▶ 抜粋:

★ ★ ★ ★ ★

認知症の母は、「必要」とされると暴言や暴力がなくなった

公開日: 更新日:

 認知症の人の心を忖度すれば、おそらく大半は孤独を感じているのではないだろうか。孤独とは一人でいることではなく、一人ぼっちだと感じる状態のことだ。

 むろん人や社会とのつながりを絶たれた状態もそうだが、誰からも必要とされていない、あるいは、自分は社会にとって価値がない存在と感じさせる社会的孤独もそうだろう。

 普段、認知症の人は誰かに話しかけられることはないし、存在の価値を認めてもらうこともない。それなのに、家族から無視されたら、こんなつらいことはないだろう。なぜなら、認知症の人にとって家族がすべてだからである。もし認知症の人が他者から必要とされていることを実感したらどうだろうか。

 絵美さんが嫁いでから母は1人暮らしをしていたが、認知症になって絵美さんの嫁ぎ先で引き取ることになった。ところが嫁ぎ先の家族になかなか馴染めず、かといって絵美さんも病弱の夫を抱えて働いていたから母の相手になれなかった。

 料理が好きだった母は絵美さんを手伝おうとするが、茶碗を洗ってもらっても、あとで洗い直す手間を考えて「いいよ、いいよ」と断ってきた。やがて母は大声をあげて子供たちとバトルを繰り返すようになり、さらに家を飛び出して行方不明になることが重なるようになった。

★ ★ ★ ★ ★

▶ 収集したデータ項目:
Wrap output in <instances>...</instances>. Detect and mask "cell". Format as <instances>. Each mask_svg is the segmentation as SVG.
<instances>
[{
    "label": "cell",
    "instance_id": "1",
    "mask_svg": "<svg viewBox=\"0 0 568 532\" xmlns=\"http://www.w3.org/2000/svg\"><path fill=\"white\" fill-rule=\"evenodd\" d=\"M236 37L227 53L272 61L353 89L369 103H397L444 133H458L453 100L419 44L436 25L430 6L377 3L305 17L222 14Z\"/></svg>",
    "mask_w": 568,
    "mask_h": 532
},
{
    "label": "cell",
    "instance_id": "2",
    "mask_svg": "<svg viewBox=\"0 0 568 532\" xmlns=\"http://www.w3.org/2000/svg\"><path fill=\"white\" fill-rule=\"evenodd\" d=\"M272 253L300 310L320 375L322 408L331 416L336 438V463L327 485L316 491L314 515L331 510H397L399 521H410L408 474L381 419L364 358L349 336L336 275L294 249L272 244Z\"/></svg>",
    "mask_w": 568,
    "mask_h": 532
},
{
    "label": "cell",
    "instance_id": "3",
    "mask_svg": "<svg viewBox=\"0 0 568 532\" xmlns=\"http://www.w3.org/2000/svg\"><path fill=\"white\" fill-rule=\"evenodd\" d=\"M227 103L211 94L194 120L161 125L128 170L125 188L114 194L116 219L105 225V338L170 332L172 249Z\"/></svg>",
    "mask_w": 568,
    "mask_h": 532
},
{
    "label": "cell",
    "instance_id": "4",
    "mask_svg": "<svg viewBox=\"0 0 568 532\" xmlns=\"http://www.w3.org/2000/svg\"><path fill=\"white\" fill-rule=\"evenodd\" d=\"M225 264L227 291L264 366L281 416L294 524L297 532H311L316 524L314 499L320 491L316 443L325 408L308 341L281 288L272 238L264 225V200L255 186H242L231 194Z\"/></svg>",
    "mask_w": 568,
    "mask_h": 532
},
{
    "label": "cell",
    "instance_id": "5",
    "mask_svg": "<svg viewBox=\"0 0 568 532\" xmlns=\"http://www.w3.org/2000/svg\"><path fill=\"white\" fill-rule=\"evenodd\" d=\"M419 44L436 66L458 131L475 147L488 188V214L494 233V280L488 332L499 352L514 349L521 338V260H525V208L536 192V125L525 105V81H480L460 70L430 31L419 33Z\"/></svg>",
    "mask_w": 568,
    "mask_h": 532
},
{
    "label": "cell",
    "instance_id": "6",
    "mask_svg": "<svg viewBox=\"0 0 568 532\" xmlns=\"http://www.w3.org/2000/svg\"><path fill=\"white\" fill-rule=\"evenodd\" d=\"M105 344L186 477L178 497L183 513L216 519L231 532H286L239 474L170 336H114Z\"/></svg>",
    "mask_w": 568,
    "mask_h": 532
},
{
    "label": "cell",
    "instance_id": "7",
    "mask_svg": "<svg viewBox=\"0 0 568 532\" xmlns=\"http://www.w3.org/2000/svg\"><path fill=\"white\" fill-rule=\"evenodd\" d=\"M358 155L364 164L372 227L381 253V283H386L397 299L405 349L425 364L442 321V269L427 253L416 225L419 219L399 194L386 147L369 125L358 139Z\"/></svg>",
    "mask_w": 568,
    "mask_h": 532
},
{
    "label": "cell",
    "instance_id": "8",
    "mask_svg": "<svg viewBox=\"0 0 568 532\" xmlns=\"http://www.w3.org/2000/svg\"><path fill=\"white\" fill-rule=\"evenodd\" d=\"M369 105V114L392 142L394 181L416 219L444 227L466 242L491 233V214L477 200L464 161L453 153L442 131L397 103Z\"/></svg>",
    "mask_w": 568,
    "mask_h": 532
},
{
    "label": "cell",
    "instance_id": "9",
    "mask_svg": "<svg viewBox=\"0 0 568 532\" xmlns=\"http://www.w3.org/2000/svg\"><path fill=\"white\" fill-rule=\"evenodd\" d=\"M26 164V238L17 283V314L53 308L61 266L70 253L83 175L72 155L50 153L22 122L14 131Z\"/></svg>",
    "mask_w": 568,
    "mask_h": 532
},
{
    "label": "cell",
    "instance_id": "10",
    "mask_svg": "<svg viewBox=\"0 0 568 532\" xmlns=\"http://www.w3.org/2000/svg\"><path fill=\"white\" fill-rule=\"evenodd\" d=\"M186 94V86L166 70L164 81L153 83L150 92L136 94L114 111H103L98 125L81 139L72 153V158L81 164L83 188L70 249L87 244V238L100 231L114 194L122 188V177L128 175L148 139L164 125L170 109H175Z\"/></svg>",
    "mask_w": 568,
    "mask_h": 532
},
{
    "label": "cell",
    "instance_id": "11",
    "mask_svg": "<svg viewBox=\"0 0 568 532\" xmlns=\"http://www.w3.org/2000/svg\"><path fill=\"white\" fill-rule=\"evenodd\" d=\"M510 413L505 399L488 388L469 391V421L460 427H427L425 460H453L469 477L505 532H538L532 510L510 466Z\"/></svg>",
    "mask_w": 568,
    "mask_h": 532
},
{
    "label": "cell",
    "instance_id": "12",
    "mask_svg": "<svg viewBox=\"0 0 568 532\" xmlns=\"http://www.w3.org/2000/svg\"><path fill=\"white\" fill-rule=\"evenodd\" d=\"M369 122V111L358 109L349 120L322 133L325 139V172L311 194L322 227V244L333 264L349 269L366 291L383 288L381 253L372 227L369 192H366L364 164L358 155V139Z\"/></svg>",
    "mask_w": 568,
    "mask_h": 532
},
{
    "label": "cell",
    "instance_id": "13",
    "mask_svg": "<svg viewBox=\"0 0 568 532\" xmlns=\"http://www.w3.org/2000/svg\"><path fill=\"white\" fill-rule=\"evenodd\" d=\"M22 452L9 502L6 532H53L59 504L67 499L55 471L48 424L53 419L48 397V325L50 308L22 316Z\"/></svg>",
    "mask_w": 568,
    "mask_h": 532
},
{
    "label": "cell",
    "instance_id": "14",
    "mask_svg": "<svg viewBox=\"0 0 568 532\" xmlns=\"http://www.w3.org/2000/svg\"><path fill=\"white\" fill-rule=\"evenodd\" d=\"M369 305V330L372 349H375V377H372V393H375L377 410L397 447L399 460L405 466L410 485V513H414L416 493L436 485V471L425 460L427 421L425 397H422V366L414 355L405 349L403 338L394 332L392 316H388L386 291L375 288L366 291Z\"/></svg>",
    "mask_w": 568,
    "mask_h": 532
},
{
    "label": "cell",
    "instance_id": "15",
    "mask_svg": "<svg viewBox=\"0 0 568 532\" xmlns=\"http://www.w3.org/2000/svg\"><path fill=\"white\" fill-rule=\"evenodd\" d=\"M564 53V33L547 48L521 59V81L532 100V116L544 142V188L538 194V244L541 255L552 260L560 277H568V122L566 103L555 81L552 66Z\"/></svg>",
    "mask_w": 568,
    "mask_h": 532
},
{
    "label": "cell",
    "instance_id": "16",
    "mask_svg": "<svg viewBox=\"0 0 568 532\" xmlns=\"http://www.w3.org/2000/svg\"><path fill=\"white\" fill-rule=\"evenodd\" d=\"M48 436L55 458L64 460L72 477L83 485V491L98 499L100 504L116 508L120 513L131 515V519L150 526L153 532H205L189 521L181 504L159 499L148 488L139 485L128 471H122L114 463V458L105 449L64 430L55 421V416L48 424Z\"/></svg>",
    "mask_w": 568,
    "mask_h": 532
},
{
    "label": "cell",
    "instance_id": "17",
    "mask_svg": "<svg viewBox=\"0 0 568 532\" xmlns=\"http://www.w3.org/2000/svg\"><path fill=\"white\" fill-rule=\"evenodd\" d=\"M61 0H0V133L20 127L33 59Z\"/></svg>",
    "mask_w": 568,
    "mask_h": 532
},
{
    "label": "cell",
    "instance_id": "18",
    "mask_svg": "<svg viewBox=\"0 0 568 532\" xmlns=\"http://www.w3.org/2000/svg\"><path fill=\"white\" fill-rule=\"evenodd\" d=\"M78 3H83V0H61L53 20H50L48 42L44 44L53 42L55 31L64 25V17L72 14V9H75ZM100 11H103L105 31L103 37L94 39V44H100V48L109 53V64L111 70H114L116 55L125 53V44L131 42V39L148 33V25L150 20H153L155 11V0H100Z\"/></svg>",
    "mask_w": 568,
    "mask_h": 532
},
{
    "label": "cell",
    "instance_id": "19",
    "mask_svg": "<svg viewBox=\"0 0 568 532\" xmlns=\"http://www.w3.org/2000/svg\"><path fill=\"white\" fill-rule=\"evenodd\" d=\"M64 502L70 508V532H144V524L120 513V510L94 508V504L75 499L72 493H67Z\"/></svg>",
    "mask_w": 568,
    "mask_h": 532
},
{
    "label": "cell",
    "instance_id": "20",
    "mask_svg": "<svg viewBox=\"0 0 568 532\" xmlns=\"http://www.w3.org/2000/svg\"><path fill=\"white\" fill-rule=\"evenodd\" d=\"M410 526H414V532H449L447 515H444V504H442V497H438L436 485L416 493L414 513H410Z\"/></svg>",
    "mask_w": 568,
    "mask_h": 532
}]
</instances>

★ ★ ★ ★ ★

認知症の母についての抜粋で、「絵美さんが嫁いでから」で始まる段落を、主な事実を残して短い箇条書きにまとめてもらえますか。

▶ 回答欄:
- 絵美さんが嫁いでから、母は1人暮らしをしていた。
- 母が認知症になり、絵美さんの嫁ぎ先で引き取ることになった。
- 母は嫁ぎ先の家族になかなか馴染めなかった。
- 絵美さんは病弱の夫を抱えて働いていたため、母の相手になれなかった。